- _Apply what you read_
#1 Retype the stretch of the ear infection case that begins with the words containing "- Consult to" and ends with "as in this case.".
#2 Write what comes next in the ear infection case, picking up right after its last sentence.

- _Source passage_
++++

Resolving Acute Otitis Media
A 16-month-old female presents to the Emergency Department for evaluation of diarrhea and fever. She had been seen in Urgent Care the day prior and diagnosed with a viral illness and otitis media. The parents were instructed on supportive measures and a prescription for antibiotics was provided. Due to worsening diarrhea and concern for dehydration, she was brought in for re-evaluation. Her past medical history is significant for a completed course of antibiotics two weeks ago for an ear infection. She has otherwise demonstrated normal growth and development. In the emergency department, she is an afebrile, well-appearing toddler. She has a mild diaper rash. Her Wispr digital otoscope exam is shown.
How would you instruct the parents?
- Continue the course of antibiotics prescribed yesterday.
- Switch antibiotics.
- Consult to ENT
- Hold the prescribed antibiotic and provide continued supportive measures
4. Hold the prescribed antibiotic and provide continued supportive measures
The importance of good ear drum visualization for diagnosis is clear in this case. A 16-month-old child can be a particularly challenging exam. The features of the Wispr otoscope, particularly the thin speculum, increase the chances of successful imaging such as in this case.

++++

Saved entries
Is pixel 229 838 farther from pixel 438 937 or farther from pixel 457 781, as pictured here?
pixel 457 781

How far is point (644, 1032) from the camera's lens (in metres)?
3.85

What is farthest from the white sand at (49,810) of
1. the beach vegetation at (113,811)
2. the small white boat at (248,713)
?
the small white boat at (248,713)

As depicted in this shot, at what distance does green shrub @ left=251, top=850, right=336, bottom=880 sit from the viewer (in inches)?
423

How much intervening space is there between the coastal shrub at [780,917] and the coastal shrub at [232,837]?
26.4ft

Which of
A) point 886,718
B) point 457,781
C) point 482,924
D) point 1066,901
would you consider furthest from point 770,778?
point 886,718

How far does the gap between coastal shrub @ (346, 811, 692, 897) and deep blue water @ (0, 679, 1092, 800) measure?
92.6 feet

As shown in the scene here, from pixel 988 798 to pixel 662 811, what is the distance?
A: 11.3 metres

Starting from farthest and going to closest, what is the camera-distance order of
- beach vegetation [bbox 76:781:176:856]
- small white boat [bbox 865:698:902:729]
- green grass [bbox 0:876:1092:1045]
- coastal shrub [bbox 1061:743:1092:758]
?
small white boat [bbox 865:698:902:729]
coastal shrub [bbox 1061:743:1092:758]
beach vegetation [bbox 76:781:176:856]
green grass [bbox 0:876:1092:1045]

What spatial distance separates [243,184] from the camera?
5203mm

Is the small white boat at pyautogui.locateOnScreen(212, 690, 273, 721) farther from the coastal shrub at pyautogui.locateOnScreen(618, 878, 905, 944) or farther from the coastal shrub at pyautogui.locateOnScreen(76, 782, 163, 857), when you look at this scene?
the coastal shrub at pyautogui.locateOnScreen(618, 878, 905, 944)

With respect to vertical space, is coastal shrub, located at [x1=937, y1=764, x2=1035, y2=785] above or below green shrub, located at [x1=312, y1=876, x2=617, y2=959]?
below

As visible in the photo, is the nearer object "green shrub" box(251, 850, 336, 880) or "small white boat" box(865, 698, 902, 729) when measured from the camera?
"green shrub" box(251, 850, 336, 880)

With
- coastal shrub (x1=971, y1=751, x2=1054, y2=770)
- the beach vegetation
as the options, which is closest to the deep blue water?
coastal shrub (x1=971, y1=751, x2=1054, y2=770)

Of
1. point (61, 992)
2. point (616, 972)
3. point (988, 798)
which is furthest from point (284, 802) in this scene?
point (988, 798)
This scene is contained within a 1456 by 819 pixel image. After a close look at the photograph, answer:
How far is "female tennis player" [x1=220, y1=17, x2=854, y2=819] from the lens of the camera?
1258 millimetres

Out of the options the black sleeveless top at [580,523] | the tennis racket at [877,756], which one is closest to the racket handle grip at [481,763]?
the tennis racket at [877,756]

++++

- _Answers for the exercise_
#1
- Consult to ENT
- Hold the prescribed antibiotic and provide continued supportive measures
4. Hold the prescribed antibiotic and provide continued supportive measures
The importance of good ear drum visualization for diagnosis is clear in this case. A 16-month-old child can be a particularly challenging exam. The features of the Wispr otoscope, particularly the thin speculum, increase the chances of successful imaging such as in this case.

#2
The child’s Wispr exam does not demonstrate any of the hallmarks of active acute otitis media (AOM) to support the need for antibiotics. Specifically, she does not demonstrate moderate to severe bulging, mild bulging with concomitant intense erythema or bullae. However, her tympanic membrane does show evidence of a recent acute otitis media (AOM). First, there is a bulging of the pars flaccida portion of the tympanic membrane (TM). Second, she has several whitish spots consistent with dried purulence, “mud spots,” adherent to the middle ear surface of the TM, likely from a prior AOM. These findings (not to mention the gastrointestinal side effects of antibiotics) support the recommendation to hold the antibiotics, apply barrier ointment for the diaper rash, and encourage supportive measures for her likely viral gastroenteritis. Careful return instructions should also be provided.